• [Given text]

-.-.-

Similar example was posted 2 months ago https://data.vision.ee.ethz.ch/aeirikur/extremecompression/ example picture (no doubt best case authors could manage) gained additional data absent from original, some of it dangerous like fake license plate numbers.

> We also found that the GQN is able to carry out “scene algebra” [akin to word embedding algebra (20)]. By adding and subtracting representations of related scenes, we found that object and scene properties can be controlled, even across object positions.

This is incredible because it provides a way to link with linguisic understanding and manipulation of the rendering.

If any of the authors are on this thread, am wondering if there are any to plans to release source code this? This can potentially make generating environments for games or VR trivial by just taking photos IRL and then importing them into some game engine to generate a scene

The important part is the dataset, which in this case is generated by DeepMind Lab, which is already open source: https://github.com/deepmind/lab

Reimplementing the rest of the paper shouldn't be tremendously difficult. These techniques tend to be fairly simple at their core. But training it could be expensive. In any case, it is a long, long way from here to "make generating environments for games or VR trivial by just taking photos IRL and then importing them into some game engine". Many years of research remain.

-.-.-

• [Stored records]
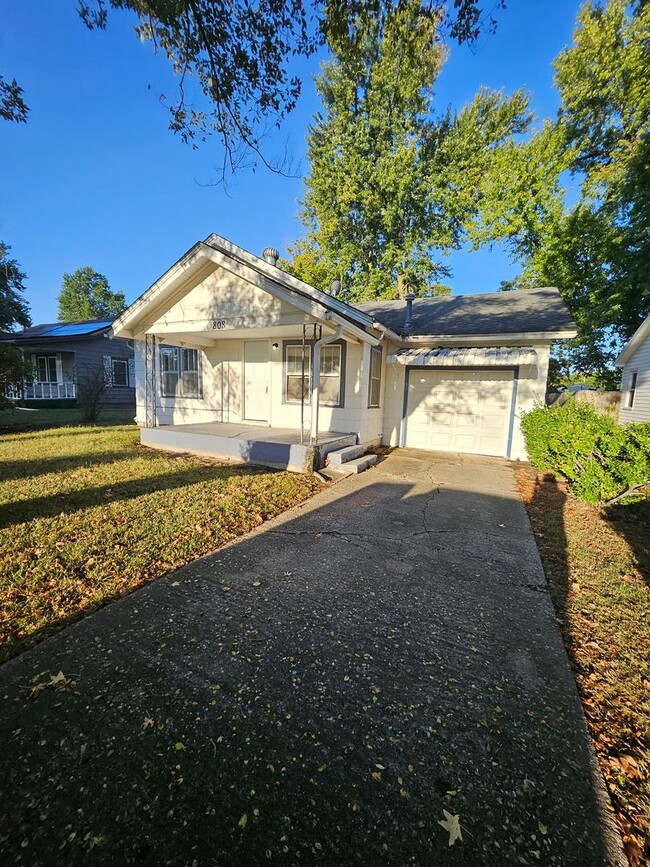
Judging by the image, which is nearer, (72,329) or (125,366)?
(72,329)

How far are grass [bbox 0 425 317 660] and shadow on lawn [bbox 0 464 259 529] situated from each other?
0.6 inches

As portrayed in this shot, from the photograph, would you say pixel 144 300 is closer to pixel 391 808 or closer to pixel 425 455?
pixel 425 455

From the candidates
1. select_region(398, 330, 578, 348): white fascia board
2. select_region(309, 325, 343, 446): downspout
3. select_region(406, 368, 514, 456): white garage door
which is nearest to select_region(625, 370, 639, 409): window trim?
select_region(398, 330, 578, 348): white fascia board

-.-.-

• [Work to complete]
[a] Repeat the part of the thread about the scene rendering network starting at "If any of the" and ending at "of research remain.".
[b] In the thread about the scene rendering network, what generates the dataset?
The material stands apart from the thread about the scene rendering network.

• [Answers per task]
[a]
If any of the authors are on this thread, am wondering if there are any to plans to release source code this? This can potentially make generating environments for games or VR trivial by just taking photos IRL and then importing them into some game engine to generate a scene

The important part is the dataset, which in this case is generated by DeepMind Lab, which is already open source: https://github.com/deepmind/lab

Reimplementing the rest of the paper shouldn't be tremendously difficult. These techniques tend to be fairly simple at their core. But training it could be expensive. In any case, it is a long, long way from here to "make generating environments for games or VR trivial by just taking photos IRL and then importing them into some game engine". Many years of research remain.

[b] DeepMind Lab generates the dataset.